▶ [What the task requires] An exact copy of every record below is needed, with the pictures left out.
Start of Record extracts
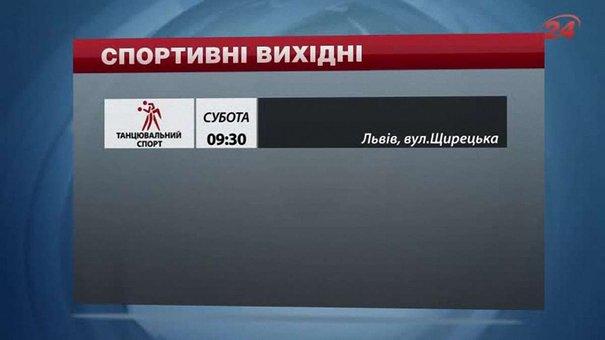На вихідних у Львові змагатимуться у спортивній акробатиці, танцях і триатлоні
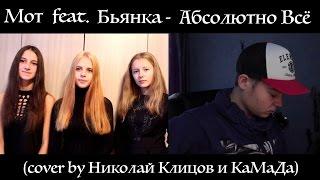 Мот feat. Бьянка -   Абсолютно Всё (cover by КаМаДа&Николай Клицов)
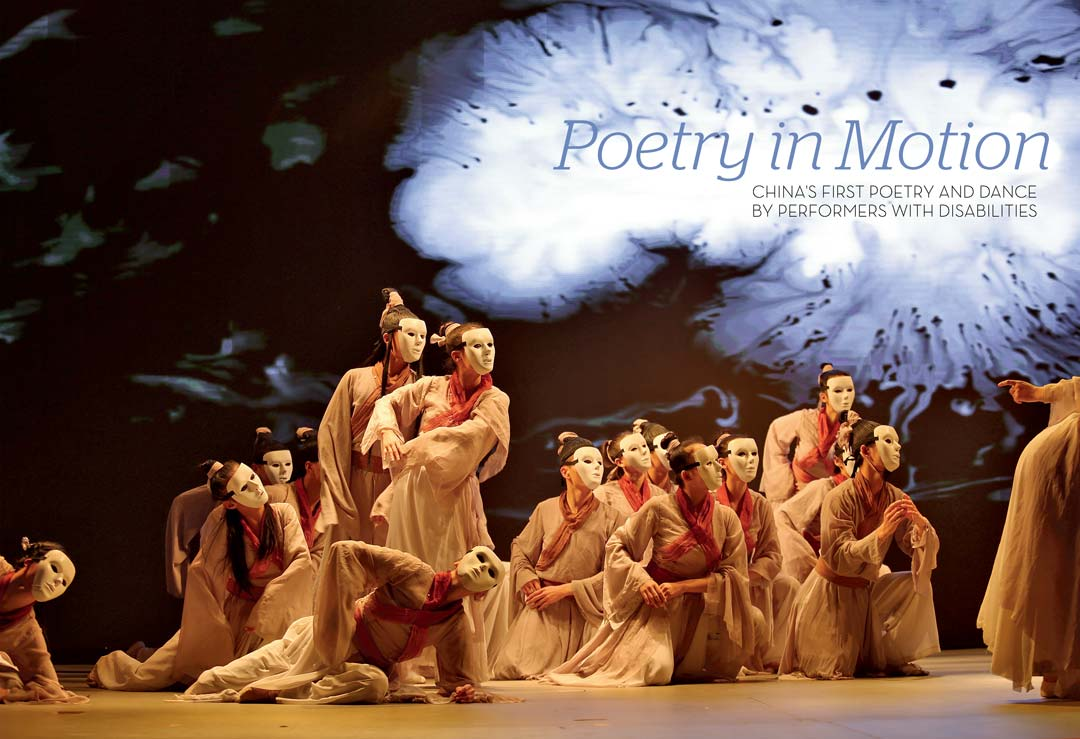Poetry China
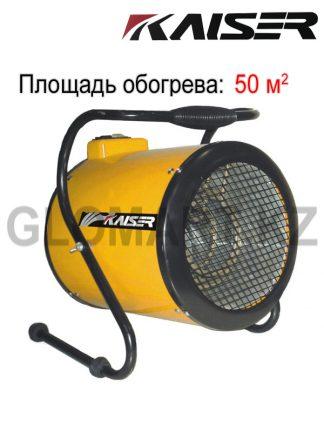 Электрокалорифер Kaiser HB-250S электрический до 50 м2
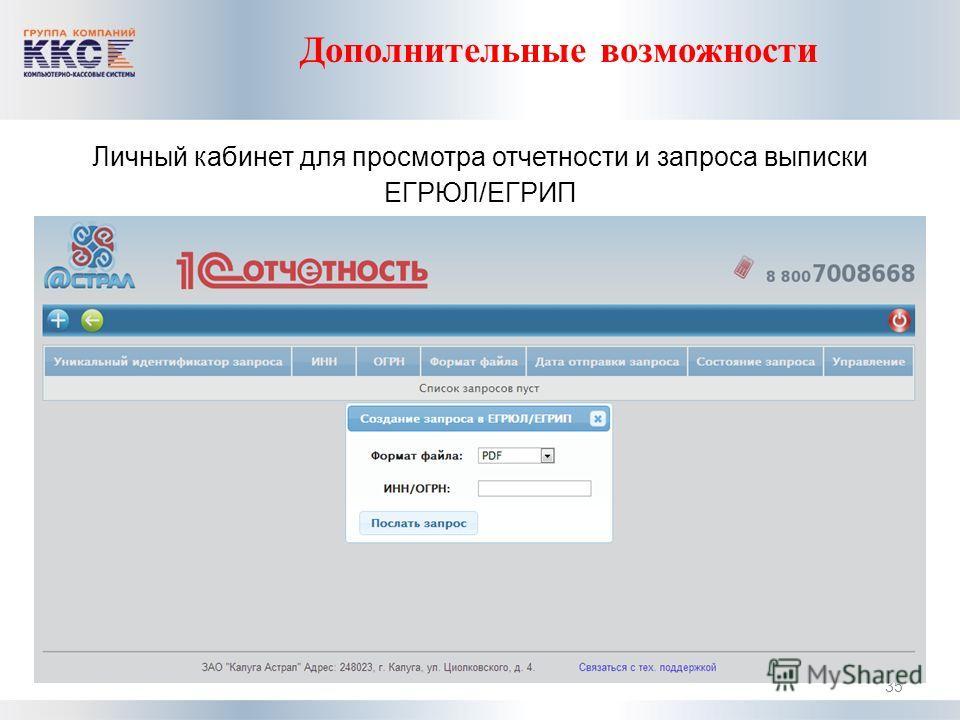 Личный кабинет для просмотра отчетности и запроса выписки ЕГРЮЛ/ЕГРИП Дополнительные возможности 35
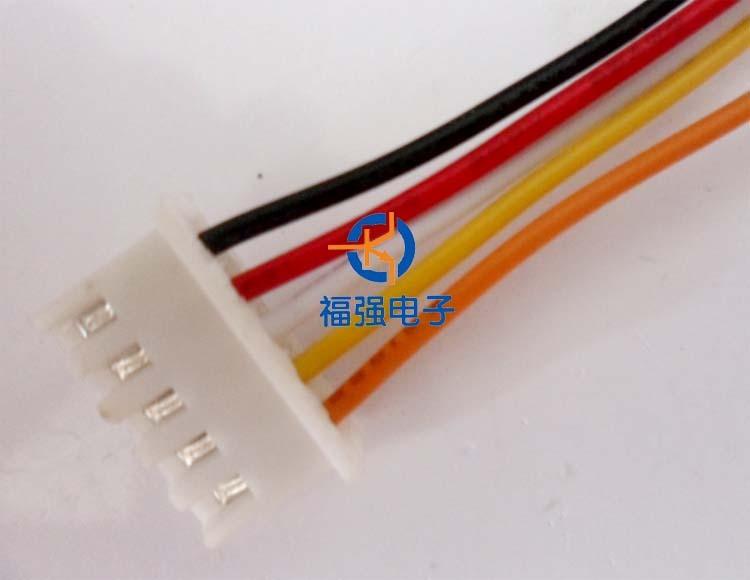 Single head cable electronics wire XH XH2.54-5P single line long 30CM (5PCS)(China (Mainland))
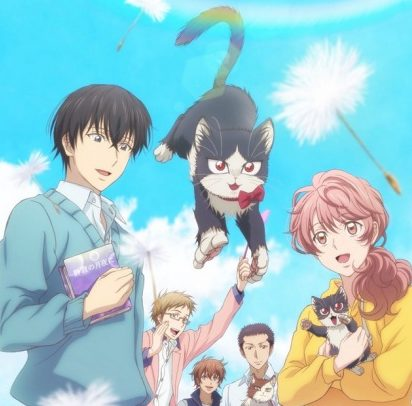 Promo art for the winter 2019 anime My Roommate is a Cat. Haru leaps out at the viewer, chasing after a floating dandelion. Behind him the main character and supporting cast of both humans and cats cheer him on.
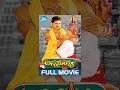Annamayya Telugu Full Movie || Nagarjuna, Ramya Krishna, Kasturi || Raghavendra Rao || MM Keeravani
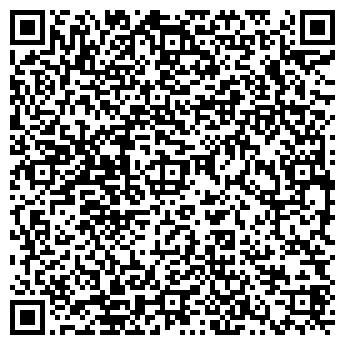 QR-код с контактной информацией организации НОРДЭКО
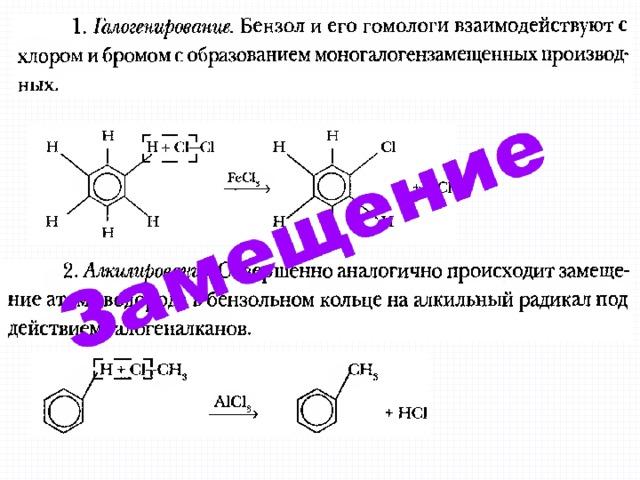 Химические свойства толуола | химия онлайн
End of Record extracts
▶ [Completed exercise]
На вихідних у Львові змагатимуться у спортивній акробатиці, танцях і триатлоні
 Мот feat. Бьянка -   Абсолютно Всё (cover by КаМаДа&Николай Клицов)
Poetry China
 Электрокалорифер Kaiser HB-250S электрический до 50 м2
 Личный кабинет для просмотра отчетности и запроса выписки ЕГРЮЛ/ЕГРИП Дополнительные возможности 35
 Single head cable electronics wire XH XH2.54-5P single line long 30CM (5PCS)(China (Mainland))
 Promo art for the winter 2019 anime My Roommate is a Cat. Haru leaps out at the viewer, chasing after a floating dandelion. Behind him the main character and supporting cast of both humans and cats cheer him on.
Annamayya Telugu Full Movie || Nagarjuna, Ramya Krishna, Kasturi || Raghavendra Rao || MM Keeravani
 QR-код с контактной информацией организации НОРДЭКО
 Химические свойства толуола | химия онлайн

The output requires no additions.